A sign for a BP filling station is pictured in central London on October 30, 2012
The European Commission has carried out surprise inspections at several major oil companies over possible price fixing in breach of EU anti-trust rules.
The Commission did not name any of the companies involved in Tuesday's raids but British energy giant BP, Shell and Norway's Statoil said that their offices had been visited.
The Commission statement explained that even small distortions of the market could have a "huge impact on the prices of crude oil, refined oil products and biofuels purchases and sales, potentially harming final consumers".
In a statement, BP confirmed it "is one of the companies that is subject to an investigation ... We are cooperating fully with the investigation and unable to comment further at this time."
A Shell spokesman said: "We can confirm that Shell companies are currently assisting the European Commission in an inquiry into trading activities.
Norwegian firm Statoil and Platts, the world's leading oil price reporting agency, also both confirmed they were being investigated.
"The suspected violations are related to the Platts' Market-On-Close (MOC) price assessment process, used to report prices in particular for crude oil, refined oil products and biofuels, and may have been ongoing since 2002," said Statoil, which is 67 percent owned by the Norwegian government.
The European Commission said officials "carried out unannounced inspections at the premises of several companies active in and providing services to the crude oil, refined oil products and biofuels sectors.
"These inspections took place in two EU member states," a statement said, adding that one country in the European Economic Area (EEA) -- of which Norway is a member -- was also involved.

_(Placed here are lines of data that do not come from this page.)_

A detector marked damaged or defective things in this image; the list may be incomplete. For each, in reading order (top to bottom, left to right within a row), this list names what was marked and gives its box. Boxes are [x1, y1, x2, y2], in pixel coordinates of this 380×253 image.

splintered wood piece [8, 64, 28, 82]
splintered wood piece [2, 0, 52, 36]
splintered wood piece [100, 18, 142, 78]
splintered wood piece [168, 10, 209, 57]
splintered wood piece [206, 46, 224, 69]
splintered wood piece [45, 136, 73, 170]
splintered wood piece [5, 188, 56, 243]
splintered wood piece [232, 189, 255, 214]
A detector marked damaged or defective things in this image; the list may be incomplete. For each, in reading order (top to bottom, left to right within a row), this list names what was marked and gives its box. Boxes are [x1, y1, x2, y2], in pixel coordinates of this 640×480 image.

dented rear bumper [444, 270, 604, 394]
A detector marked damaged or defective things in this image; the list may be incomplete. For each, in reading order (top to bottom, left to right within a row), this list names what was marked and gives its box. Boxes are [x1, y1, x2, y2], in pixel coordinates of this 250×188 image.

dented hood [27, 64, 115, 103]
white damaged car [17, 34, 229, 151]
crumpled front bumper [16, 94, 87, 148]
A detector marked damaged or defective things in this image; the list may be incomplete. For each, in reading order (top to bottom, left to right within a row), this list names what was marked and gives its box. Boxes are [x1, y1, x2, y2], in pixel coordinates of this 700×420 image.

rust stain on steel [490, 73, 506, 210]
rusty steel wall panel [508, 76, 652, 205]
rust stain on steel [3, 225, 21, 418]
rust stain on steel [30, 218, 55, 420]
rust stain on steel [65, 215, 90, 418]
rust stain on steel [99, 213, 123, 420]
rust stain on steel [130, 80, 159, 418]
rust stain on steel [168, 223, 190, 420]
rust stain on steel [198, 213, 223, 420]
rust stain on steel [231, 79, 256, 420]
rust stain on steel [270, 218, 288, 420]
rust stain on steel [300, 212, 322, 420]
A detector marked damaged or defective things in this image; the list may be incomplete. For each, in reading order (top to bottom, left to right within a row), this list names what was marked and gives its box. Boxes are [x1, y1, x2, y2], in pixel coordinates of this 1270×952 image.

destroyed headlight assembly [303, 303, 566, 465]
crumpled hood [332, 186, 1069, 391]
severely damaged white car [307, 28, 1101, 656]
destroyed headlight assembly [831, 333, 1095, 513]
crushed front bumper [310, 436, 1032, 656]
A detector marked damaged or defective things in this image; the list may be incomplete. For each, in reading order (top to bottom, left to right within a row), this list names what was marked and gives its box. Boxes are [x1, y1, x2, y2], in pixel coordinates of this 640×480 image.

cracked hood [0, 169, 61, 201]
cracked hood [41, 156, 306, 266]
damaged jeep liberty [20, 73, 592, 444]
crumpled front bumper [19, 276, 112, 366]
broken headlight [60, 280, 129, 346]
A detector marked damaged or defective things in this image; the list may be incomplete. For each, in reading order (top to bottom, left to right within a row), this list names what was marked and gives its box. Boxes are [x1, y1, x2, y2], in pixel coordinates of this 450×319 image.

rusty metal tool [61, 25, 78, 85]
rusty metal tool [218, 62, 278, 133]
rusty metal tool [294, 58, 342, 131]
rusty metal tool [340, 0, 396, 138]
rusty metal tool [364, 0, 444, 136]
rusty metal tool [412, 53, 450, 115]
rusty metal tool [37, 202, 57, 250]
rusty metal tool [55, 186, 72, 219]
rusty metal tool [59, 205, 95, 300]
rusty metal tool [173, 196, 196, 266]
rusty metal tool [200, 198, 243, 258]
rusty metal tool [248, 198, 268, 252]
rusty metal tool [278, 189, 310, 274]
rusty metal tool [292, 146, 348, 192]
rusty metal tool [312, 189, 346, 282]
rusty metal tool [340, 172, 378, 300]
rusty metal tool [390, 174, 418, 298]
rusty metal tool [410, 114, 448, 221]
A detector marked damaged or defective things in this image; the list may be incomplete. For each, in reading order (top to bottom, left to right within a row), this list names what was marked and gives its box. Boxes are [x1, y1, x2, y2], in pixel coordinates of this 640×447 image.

"The Commission has concerns that the companies may have colluded ... to manipulate the published prices for a number of oil and biofuel products," it said.
Additionally, the firms "may have prevented others from participating in the price assessment process, with a view to distorting published prices."
British motoring groups and politicians lined up to voice their anger at the allegations.
The Automobile Association predicted that "the lid is about to be blown off", telling the Daily Mail that it "has been warning since 2005 about the activity of speculation in oil and fuel markets."
David Bizley, technical director of car services company RAC, said the claims were "worrying news for motorists" and vowed his company would campaign for greater transparency in the UK fuel market.
Shadow energy and climate change secretary Caroline Flint called the reports "very concerning", which if true, suggested "shocking behaviour" in the oil market.
"When the allegations of price fixing in the gas market were made, Labour warned that opaque deals and relying on price reporting agencies left the market vulnerable to abuse.
"These latest allegations of price fixing in the oil market raise very similar questions," added the Labour MP. "Consumers need to know that the prices they pay for their energy or petrol are fair, transparent and not being manipulated by traders."
Colleague Chris Leslie said any evidence of price fixing would be "a shocking scandal for our financial markets" while Conservative MP Robert Halfon repeated his calls for a full investigation into alleged cartels and market manipulation.
"Last year, in a debate that I pressed for, parliament voted unanimously for an investigation into the oil market," he explained.
"These latest allegations underline why that must happen urgently.
"High oil prices are crushing families across Britain. Motorists are being taken for a very expensive ride."
Britain's Office of Fair Trading (OFT) ruled out a probe four months ago, concluding there was "very limited evidence" that pump prices were being manipulated.
Former Liberal Democrat treasury spokesman Matthew Oakeshott compared the allegations to the Libor scandal, which resulted in several banks paying out huge settlements over claims they manipulated the key interest rate.
Larry Neal, the president of Platts, rejected similar accusations in a letter to the Financial Times earlier this week.
"Your comparison of PRA (price reporting agency) activity to Libor is a false one," he said.
"While PRAs do obtain information from 'traders who may have a vested interest in moving the markets,' the agencies do not have any such vested interest," he added. "In contrast, our role is providing market transparency."